When your opponent is on jodan no kamae – there are nine areas that you can hit.

  • 3 areas for men: sho, migi, and hidari men
  • 2 for tsuki: nodo (neck) tsuki and mune (chest) tsuki (no longer valid)
  • 2 for do: migi and hidari do
  • 2 for kote: migi and hidari kote

 

Third, your attack must demonstrate correct execution of “ki-ken-tai no uchi”.

  • ki: using sufficient (that is, the right amount of) energy.
  • ken: correct handling of the sword.
  • tai: moving in with proper posture and throwing the whole body including the kiai (expressing your fighting spirit with a strong shout) into the attack.
  • no uchi: executing all the actions above in one (that is, coordinated and harmonious) movement.

Each element of ki-ken-tai no uchi is a subject of its own, and it would be too long to write them in this blog. Let’s explore these points more in detail during our practice.

 

Fourth, you must ensure that your attack finishes with powerful “zanshin”.

[zanshin: presence or fighting spirit that emanates from your posture, actions and movement]

Zanshin is non-physical, so it’s hard to explain plainly. But commonly, zanshin can be observed in the following actions.

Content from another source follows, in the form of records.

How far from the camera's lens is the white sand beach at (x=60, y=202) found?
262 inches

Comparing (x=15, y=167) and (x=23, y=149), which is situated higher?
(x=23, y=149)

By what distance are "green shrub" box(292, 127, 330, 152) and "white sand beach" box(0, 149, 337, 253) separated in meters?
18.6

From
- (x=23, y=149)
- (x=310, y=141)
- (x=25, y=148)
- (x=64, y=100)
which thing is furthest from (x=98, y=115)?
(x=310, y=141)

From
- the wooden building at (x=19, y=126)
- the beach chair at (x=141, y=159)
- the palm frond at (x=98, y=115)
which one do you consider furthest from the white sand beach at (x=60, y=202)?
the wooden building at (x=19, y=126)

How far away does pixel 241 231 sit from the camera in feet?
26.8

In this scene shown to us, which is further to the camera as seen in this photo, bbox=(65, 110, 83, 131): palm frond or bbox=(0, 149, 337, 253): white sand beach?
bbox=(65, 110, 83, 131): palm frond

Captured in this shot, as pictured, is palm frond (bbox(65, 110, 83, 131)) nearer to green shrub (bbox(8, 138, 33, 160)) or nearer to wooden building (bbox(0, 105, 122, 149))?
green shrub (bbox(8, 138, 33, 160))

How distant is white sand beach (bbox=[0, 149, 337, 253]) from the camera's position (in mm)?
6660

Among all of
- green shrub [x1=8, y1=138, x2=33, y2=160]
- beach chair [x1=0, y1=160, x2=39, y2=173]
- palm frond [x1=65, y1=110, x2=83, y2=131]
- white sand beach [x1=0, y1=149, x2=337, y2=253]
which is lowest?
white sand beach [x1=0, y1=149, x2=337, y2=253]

  • By stepping in (or running through if conditions allow) the opponent’s centre line,
  • Your shinai and arms extended forward in face height after the attack,
  • Continuing the kiai after the attack and until you turn around and face the opponent,
  • Making sure that there is no room for the opponent to counterattack or undermine your attack.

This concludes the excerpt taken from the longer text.